**Instructions to follow**
Continue the account of Alfred Polizzi and the Cleveland crime family from the point where it stops.

In late June, Porrello established his own political club. On July 4, Polizzi telephoned Porrello and arranged a meeting for the following day at the Venetian Restaurant. Polizzi greeted Porrello and Tilocco as they arrived shortly before 2 p.m. on July 5. (Note: Most sources say Alfred Polizzi was present for the meeting. Michael Newton says Chuck Polizzi, not Al, was at the meeting.) Also present were Milano and Mayfield Road mobsters John Angersola and Charles Colletti. The six men played cards and discussed business. Gunfire erupted, and both Porrello and Tilocco were killed.

Milano and the Mayfield Road Mob were now in control of the Cleveland crime family. Polizzi, who fled the scene of the crime, was wanted by the police for questioning. By the time he turned himself in to the police at the end of July, the police declined to interview him. The investigation into the Porrello/Tilocco murder had turned up no clues, and the police had no questions to ask him.

Cleveland police arrested Milano in March 1932 for being a "suspicious person". Police officials at the time suspected him of bootlegging and attempting to take over a number of different rackets in the area. A court dismissed the charge, saying being "suspicious" is not enough to warrant arrest.

===Career under Milano===
Along with John Angersola, Charles Colletti, and Anthony Milano, Alfred Polizzi was one of the top leaders of the Cleveland crime family under Milano's rule. Police believed he ran more numbers rackets in the area than any other criminal, and he became close to Cleveland mobsters John DeMarco and John T. Scalish. Although the Cleveland crime family had a reputation for using murder as a way of dealing with threats, Polizzi came to favor bribery instead. He spent many years attempting bribe officials into paroling Toledo, Ohio, gangster Thomas "Yonnie" Licavoli, who was convicted of murder in 1934. (Note: Polizzi's sudden interest in Yonnie Licavoli was because of the close relationships the Cleveland crime family and the Syndicate had with the Purple Gang. The Purple Gang was an extremely violent Jewish gang in Detroit that engaged in bootlegging, drug running, extortion, hijacking, jewelry store robberies, murder, and other crimes. The Purple Gang brought Yonnie Licavoli, his brother Pete, and his cousin James, to Detroit as gunmen. The Purple Gang had close connections with Moe Dalitz and Chuck Polizzi, as Detroit was one of the main entry points in the United States for illegal liquor.)

**Supplied data**
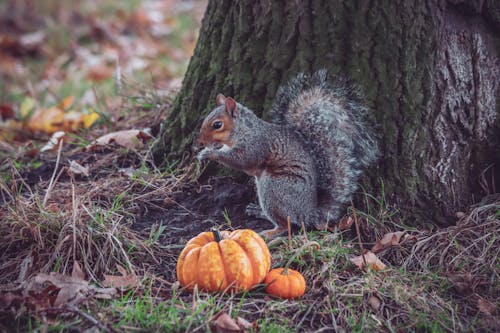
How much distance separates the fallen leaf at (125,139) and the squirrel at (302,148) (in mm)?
599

**Answer to this problem**
In December 1932, Polizzi and eight others from the Cleveland Syndicate and the Cleveland crime family formed Buckeye Enterprises Company. (Note: The other investors consisted of Dalitz, Rothkopf, and Tucker from the Syndicate and John Angersola, Chuck Polizzi, Martin O'Boyle, and Harry Potter from the Sicilian-Italian mafia.) Buckeye Enterprises invested in a wide range of legal and illegal businesses, including the Thomas Club (a luxury casino in the Cleveland suburb of Maple Heights), the Continental Supper Club (a casino and restaurant located at 8591 Carnegie Avenue in Cleveland), Shaw-Clair Catering, Superior Catering, Eastern Service Company (a company which laundered income from Buckeye Enterprises so as not to draw attention from the Internal Revenue Service), and Buckeye Catering (which acted as a front for a slot machine leasing and profit-skimming business). (Note: Other organized crime figures who invested in Buckeye Catering were John Angersola, Chuck Polizzi, and Nathan Weisenberg.)

Polizzi co-owned Tornello Importing Co., an olive oil, pasta, and tomato paste importation business, with Frank Milano. It was a front for numerous illegal activities, and used to launder money. With Frank Milano and Moe Dalitz, Polizzi was also a partner in the Molaska Corporation. Formed in 1933 just 10 days after the end of Prohibition, it manufactured dehydrated molasses for use in alcohol manufacturing nationwide. (Note: Other investors included Meyer Lansky, Lucky Luciano, and Frank Costello (Luciano's lieutenant).) This product was also used in the illegal manufacture of alcohol, which was sold tax-free and often adulterated.

Polizzi also invested widely in distilleries. These investments were an attempt to "go legit" (invest in legal business enterprises), (Note: Another early legitimate investment was the incorporation of Garbo Foods Specialty, a luxury food importer and distributor.) Among the more important ones was Lubeck Brewing and Distributing of Cleveland, which he obtained control of in 1939. The following year, Polizzi purchased the Sunrise Brewing Company of Cleveland. He changed the name to Tip Top Brewing, and the purchased an independent beer distributor. Polizzi established a fake bank account at the Morris Plan Bank in Cleveland under the name of Fred W. Garmone, a well-known local criminal defense attorney who did extensive work for the Cleveland crime family. The money in this account was used to guarantee loans the bank made to retail customers of Tip Top. In return, the retailers purchased their alcoholic beverage exclusively from Tip Top. This created a "tied house" arrangement in violation of federal law.

==Boss of the Cleveland crime family==
===Becoming boss===
On January 30, 1935, Milano fled to Mexico to avoid prosecution for income tax evasion. As Milano could not run the Cleveland crime family from across the border, he stepped down as boss and was succeeded by Alfred Polizzi. Although most sources say Polizzi was officially named boss in 1935, former Cleveland FBI chief Joe Griffin says power did not transfer until 1942.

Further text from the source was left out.